TASK REQUIREMENTS: Using the entries below, return word for word the lines from the one containing "Which does point" up to and including the last.
—————
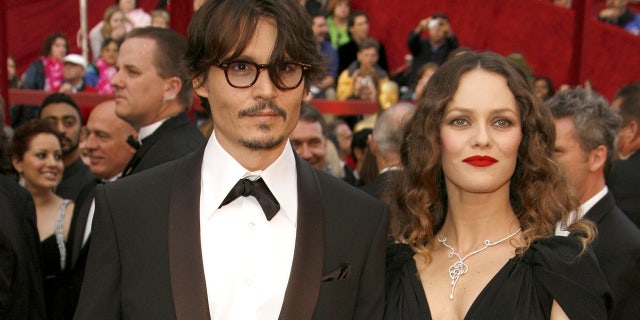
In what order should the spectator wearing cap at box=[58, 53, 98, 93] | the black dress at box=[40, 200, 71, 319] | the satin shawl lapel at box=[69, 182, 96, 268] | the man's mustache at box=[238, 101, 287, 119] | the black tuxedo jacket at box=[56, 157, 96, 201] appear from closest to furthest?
the man's mustache at box=[238, 101, 287, 119] → the satin shawl lapel at box=[69, 182, 96, 268] → the black dress at box=[40, 200, 71, 319] → the black tuxedo jacket at box=[56, 157, 96, 201] → the spectator wearing cap at box=[58, 53, 98, 93]

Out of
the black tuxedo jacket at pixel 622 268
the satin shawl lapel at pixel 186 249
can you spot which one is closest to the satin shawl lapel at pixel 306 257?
the satin shawl lapel at pixel 186 249

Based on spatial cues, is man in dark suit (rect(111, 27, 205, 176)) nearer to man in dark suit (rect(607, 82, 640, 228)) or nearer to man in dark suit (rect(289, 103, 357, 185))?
man in dark suit (rect(289, 103, 357, 185))

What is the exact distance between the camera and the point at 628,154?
561 cm

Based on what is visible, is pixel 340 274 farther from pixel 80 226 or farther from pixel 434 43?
pixel 434 43

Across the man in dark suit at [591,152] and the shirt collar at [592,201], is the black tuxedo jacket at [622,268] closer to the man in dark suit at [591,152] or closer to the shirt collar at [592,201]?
the man in dark suit at [591,152]

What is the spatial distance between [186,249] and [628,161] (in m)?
3.42

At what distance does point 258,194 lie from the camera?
2.53m

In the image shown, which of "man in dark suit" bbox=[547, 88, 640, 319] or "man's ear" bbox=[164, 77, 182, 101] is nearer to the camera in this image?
"man in dark suit" bbox=[547, 88, 640, 319]

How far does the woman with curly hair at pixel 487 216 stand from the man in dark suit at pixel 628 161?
155 centimetres

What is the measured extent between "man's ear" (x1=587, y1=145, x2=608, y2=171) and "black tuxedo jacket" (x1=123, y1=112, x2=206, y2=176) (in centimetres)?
183

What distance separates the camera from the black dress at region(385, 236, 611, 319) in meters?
2.74

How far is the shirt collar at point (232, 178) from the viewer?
253cm

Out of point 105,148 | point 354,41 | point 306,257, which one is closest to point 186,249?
point 306,257

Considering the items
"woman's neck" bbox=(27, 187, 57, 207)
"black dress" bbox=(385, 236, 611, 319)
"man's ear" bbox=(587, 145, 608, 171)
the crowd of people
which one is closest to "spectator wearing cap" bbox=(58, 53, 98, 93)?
"woman's neck" bbox=(27, 187, 57, 207)
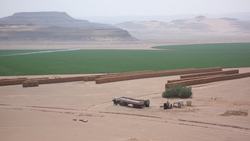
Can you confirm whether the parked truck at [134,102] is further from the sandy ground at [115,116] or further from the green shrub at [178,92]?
the green shrub at [178,92]

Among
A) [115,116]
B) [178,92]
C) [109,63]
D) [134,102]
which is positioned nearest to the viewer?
[115,116]

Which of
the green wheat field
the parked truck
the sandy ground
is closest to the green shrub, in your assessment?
the sandy ground

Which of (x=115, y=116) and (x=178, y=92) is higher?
(x=178, y=92)

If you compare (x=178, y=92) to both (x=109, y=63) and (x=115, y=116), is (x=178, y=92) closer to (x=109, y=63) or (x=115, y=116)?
(x=115, y=116)

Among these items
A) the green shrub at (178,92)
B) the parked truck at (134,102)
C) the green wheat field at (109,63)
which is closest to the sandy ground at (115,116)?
the parked truck at (134,102)

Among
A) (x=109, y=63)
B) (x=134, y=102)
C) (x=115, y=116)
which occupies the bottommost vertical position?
(x=109, y=63)

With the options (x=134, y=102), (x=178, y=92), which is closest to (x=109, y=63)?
(x=178, y=92)

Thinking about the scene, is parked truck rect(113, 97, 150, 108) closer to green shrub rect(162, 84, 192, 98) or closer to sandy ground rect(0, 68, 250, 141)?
sandy ground rect(0, 68, 250, 141)

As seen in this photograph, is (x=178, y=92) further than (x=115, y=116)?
Yes
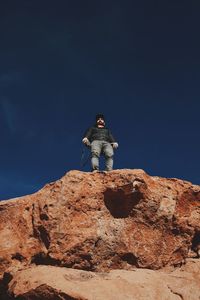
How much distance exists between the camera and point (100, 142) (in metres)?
18.3

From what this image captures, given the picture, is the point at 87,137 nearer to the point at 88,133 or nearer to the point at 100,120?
the point at 88,133

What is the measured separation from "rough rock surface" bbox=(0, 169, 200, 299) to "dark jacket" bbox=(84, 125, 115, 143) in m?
3.67

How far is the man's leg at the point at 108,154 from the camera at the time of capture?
1762cm

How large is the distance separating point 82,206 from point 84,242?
136 centimetres

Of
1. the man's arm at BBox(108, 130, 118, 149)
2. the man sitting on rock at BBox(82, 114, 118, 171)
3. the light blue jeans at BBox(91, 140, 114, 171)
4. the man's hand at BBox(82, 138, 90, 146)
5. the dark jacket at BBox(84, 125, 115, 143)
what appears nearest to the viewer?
Result: the light blue jeans at BBox(91, 140, 114, 171)

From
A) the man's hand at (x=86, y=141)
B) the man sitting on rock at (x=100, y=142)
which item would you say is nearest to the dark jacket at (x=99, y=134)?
the man sitting on rock at (x=100, y=142)

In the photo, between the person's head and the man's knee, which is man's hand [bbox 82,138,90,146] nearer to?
the man's knee

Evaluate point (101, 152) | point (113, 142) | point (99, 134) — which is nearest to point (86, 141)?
point (99, 134)

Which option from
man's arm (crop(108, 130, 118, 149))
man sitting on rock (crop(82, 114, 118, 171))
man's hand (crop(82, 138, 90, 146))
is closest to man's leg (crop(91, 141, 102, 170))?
man sitting on rock (crop(82, 114, 118, 171))

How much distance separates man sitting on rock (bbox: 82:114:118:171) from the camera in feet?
57.8

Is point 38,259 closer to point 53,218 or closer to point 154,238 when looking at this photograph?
point 53,218

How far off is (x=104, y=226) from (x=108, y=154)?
4450 millimetres

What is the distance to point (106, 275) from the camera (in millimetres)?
13039

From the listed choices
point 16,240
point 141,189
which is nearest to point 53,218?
point 16,240
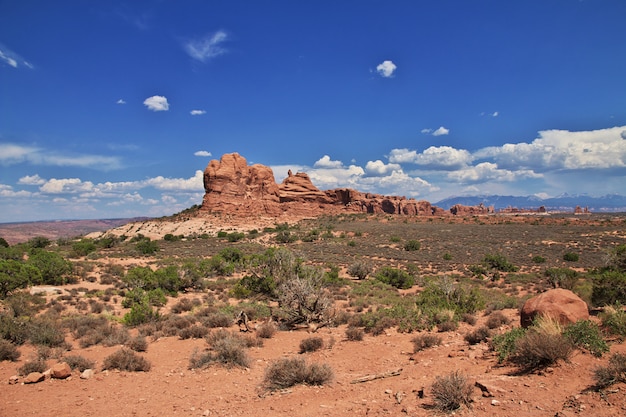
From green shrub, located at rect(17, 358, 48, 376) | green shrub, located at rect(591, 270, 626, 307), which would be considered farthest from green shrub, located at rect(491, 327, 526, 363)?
green shrub, located at rect(17, 358, 48, 376)

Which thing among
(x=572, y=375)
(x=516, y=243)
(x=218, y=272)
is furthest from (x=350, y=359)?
(x=516, y=243)

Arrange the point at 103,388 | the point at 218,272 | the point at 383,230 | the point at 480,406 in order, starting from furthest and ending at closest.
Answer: the point at 383,230, the point at 218,272, the point at 103,388, the point at 480,406

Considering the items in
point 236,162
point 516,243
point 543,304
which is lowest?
point 516,243

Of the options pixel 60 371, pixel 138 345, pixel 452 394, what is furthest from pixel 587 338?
pixel 60 371

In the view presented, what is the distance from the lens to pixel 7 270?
15742 mm

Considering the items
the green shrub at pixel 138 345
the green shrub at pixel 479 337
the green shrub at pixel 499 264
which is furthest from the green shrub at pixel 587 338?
the green shrub at pixel 499 264

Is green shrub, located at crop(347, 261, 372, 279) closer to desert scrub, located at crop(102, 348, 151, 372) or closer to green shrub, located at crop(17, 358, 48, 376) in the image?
desert scrub, located at crop(102, 348, 151, 372)

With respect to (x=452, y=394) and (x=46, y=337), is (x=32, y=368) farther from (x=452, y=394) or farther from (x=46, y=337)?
(x=452, y=394)

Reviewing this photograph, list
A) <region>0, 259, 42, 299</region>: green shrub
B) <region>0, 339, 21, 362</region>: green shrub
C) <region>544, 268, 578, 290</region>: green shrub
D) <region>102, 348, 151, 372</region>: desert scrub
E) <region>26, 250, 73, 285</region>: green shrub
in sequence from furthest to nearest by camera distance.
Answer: <region>26, 250, 73, 285</region>: green shrub, <region>544, 268, 578, 290</region>: green shrub, <region>0, 259, 42, 299</region>: green shrub, <region>0, 339, 21, 362</region>: green shrub, <region>102, 348, 151, 372</region>: desert scrub

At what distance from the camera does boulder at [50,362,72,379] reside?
6773mm

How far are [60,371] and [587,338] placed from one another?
31.5 feet

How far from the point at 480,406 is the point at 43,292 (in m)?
18.7

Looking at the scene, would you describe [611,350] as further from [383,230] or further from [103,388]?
[383,230]

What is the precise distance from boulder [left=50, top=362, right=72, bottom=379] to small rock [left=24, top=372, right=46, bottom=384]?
0.61 ft
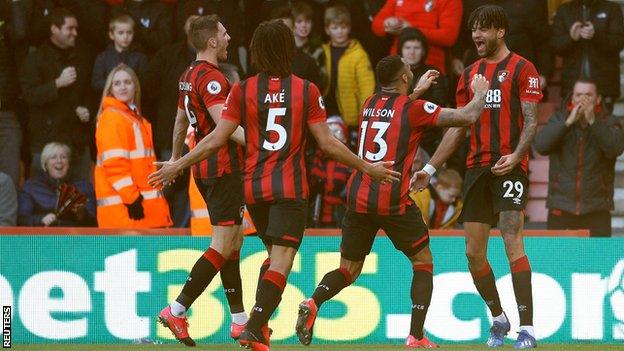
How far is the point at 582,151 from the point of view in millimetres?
13102

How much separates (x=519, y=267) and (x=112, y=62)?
16.8 ft

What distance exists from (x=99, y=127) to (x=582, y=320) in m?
4.27

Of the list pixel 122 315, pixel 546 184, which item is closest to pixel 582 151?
pixel 546 184

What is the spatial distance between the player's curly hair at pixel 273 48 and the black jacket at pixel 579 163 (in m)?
4.38

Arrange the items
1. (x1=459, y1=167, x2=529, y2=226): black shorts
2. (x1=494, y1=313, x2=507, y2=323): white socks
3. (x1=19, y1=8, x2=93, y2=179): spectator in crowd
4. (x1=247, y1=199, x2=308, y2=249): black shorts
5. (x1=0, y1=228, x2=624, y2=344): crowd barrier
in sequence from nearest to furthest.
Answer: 1. (x1=247, y1=199, x2=308, y2=249): black shorts
2. (x1=459, y1=167, x2=529, y2=226): black shorts
3. (x1=494, y1=313, x2=507, y2=323): white socks
4. (x1=0, y1=228, x2=624, y2=344): crowd barrier
5. (x1=19, y1=8, x2=93, y2=179): spectator in crowd

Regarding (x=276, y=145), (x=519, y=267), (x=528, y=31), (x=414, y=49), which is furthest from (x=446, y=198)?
(x=276, y=145)

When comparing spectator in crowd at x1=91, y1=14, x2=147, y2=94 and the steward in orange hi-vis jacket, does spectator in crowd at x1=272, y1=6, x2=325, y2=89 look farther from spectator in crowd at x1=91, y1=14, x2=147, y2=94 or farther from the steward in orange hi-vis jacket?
the steward in orange hi-vis jacket

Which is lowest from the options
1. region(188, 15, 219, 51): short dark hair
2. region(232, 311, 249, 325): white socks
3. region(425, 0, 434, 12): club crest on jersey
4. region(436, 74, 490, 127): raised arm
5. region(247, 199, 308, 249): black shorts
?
region(232, 311, 249, 325): white socks

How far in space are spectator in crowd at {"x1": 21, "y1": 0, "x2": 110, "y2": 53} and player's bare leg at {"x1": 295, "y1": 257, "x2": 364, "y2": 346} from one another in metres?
4.95

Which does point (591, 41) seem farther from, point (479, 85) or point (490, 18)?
point (479, 85)

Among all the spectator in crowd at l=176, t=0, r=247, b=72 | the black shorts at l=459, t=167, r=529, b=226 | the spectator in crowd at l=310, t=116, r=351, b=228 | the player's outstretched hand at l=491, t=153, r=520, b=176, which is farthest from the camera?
the spectator in crowd at l=176, t=0, r=247, b=72

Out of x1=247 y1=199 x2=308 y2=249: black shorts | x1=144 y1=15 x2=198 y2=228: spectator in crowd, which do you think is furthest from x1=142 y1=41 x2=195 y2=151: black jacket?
x1=247 y1=199 x2=308 y2=249: black shorts

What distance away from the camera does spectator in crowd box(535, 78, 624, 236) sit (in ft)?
42.4

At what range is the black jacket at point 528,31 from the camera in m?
14.1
—————
THE RESPONSE:
Which does point (591, 41) seem farther from, point (479, 85) or point (490, 18)?
point (479, 85)

Among all the spectator in crowd at l=176, t=0, r=247, b=72 | the black shorts at l=459, t=167, r=529, b=226 | the spectator in crowd at l=310, t=116, r=351, b=228 | the player's outstretched hand at l=491, t=153, r=520, b=176, which is farthest from the camera?
the spectator in crowd at l=176, t=0, r=247, b=72

Out of x1=247 y1=199 x2=308 y2=249: black shorts | x1=144 y1=15 x2=198 y2=228: spectator in crowd, which do you think is furthest from x1=142 y1=41 x2=195 y2=151: black jacket?
x1=247 y1=199 x2=308 y2=249: black shorts

What distance away from the camera does spectator in crowd box(535, 78, 624, 236) sit (in ft)?
42.4

At what range is the black jacket at point 528,31 from the camera in m?
14.1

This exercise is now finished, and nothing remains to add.